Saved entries
┄┄┄┄┄┄┄┄┄┄

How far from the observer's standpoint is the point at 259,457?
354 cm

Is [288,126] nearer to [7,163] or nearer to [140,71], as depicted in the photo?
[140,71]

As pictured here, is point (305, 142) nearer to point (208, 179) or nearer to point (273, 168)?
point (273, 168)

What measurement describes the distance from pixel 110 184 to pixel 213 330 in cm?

┄┄┄┄┄┄┄┄┄┄

Copy out, unchanged, everything from the line containing "As pictured here, is" down to the last of the lines above, with both of those lines included.

As pictured here, is point (305, 142) nearer to point (208, 179) or nearer to point (273, 168)?
point (273, 168)

What measurement describes the distance from pixel 110 184 to pixel 213 330 in cm?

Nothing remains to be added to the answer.